Council plans to hire a consultant to help market the town as a strategic place to set up industries and will soon unveil a “tactical business attraction video,” Gosse said.

“As part of growing our business portfolio, we will take an enhanced focus on the Gateway development (on Legion Road)” Gosse added. “Our Gateway development is positioned to be a one-stop destination, and the Town will retain external expertise to help market this area for strategic investment. We are making the Gateway a focus of our economic development strategy, however our Town has incredible potential for commercial development and enhanced retail services beyond the Gateway, and we will work with investors to keep our entire community on their radar.”

Meanwhile, council will embark on one of the most aggressive capital spending programs in its history, according to Gosse, planning some $20 million in work. That will include $5.7 million for road work, of which $425,000 will be spent on sidewalks, $2.7 million on paving, and $2.5 million on upgrades to Minerals Road, “the last of the major town-owned roads to be upgraded that connects to Peacekeepers Way to Route 60,” Gosse pointed out. However, that work, she cautioned, is contingent upon the completion of Ocean Choice International’s wharf and infill project at Long Pond Harbour, which is just up the street from Mineral’s Road.

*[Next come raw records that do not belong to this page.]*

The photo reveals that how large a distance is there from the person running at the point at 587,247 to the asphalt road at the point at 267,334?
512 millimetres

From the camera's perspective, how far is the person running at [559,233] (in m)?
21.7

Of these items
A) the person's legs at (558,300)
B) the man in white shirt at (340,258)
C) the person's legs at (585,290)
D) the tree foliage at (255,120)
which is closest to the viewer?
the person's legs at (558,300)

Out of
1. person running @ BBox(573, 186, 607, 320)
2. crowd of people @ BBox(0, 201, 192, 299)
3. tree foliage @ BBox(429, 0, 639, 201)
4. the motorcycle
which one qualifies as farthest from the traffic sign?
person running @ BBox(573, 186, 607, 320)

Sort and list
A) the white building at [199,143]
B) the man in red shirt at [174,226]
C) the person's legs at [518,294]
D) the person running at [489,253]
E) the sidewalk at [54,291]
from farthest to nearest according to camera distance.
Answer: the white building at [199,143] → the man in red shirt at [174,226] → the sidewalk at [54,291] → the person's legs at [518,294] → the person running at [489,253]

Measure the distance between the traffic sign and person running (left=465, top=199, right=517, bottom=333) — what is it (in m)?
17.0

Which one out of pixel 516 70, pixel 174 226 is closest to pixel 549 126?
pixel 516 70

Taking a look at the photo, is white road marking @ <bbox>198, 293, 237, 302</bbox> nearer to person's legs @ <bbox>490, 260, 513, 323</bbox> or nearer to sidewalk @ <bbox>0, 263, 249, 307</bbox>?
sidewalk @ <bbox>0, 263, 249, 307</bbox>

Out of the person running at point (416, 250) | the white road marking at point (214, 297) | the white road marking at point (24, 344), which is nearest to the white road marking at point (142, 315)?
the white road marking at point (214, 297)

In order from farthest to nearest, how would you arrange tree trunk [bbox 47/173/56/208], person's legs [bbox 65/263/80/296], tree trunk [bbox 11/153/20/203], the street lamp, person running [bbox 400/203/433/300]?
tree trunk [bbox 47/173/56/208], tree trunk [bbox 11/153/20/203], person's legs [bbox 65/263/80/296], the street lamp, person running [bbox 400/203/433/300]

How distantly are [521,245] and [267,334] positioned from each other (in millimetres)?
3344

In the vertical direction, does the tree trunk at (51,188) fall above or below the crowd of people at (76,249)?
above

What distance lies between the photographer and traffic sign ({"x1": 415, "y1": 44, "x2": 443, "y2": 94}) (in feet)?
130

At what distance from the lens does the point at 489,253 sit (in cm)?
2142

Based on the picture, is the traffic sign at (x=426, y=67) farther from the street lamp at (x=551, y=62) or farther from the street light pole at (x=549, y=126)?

“To further protect against financial strain for our taxpayers, we will continue the 12-month interest-free monthly payment plan,” the deputy mayor said. “In 2021, over 3,400 households and businesses took advantage of this payment option.”

The Low-Income Property Tax Reduction Program, Senior Citizens Property Tax Reduction Program, Seniors Property Tax Incentive Program and business tax incentives will also remain in place.

Other highlights of the budget include:

  • $90,000 for traffic calming, “on par with the highest ever budgeted for this service,” Gosse said.
  • Town to reduce speed limits to 30 kph in school zones during school operating hours;
  • $1.7 million for 24/7 snow and ice control;
  • $4.2 million in Fire Protective Services, an increase of $120,000 over 2021;
  • $6.9 on water and sewer services, which includes new infrastructure and maintenance;
  • $3 million investment towards construction of the new library in Remembrance Square;
  • $2.5 million on new accessible playground and park behind Dominion Supermarket in Long Pond;
  • $50,000 to better understand and promote opportunities in the renewable energy sector, subject to approval of cost-shared funding from other levels of government;
  • a “public engagement process” to decide on amenities and possible locations for a new community centre;
  • $10,000 to continue work on securing a route for an ATV Trail leading from the staging area in Seal Cove;
  • Town to begin planning for its 50th Anniversary Celebrations in 2023.

“Provided that there are no unforeseen supply chain issues due to Covid-19, the library is expected to be completed in late 2022,” Gosse said, and the “community park splash pad ready for use late this summer, and the ice surface ready for commissioning next winter.”

Gosse said the goal of the budget is to make CBS the “community of choice.”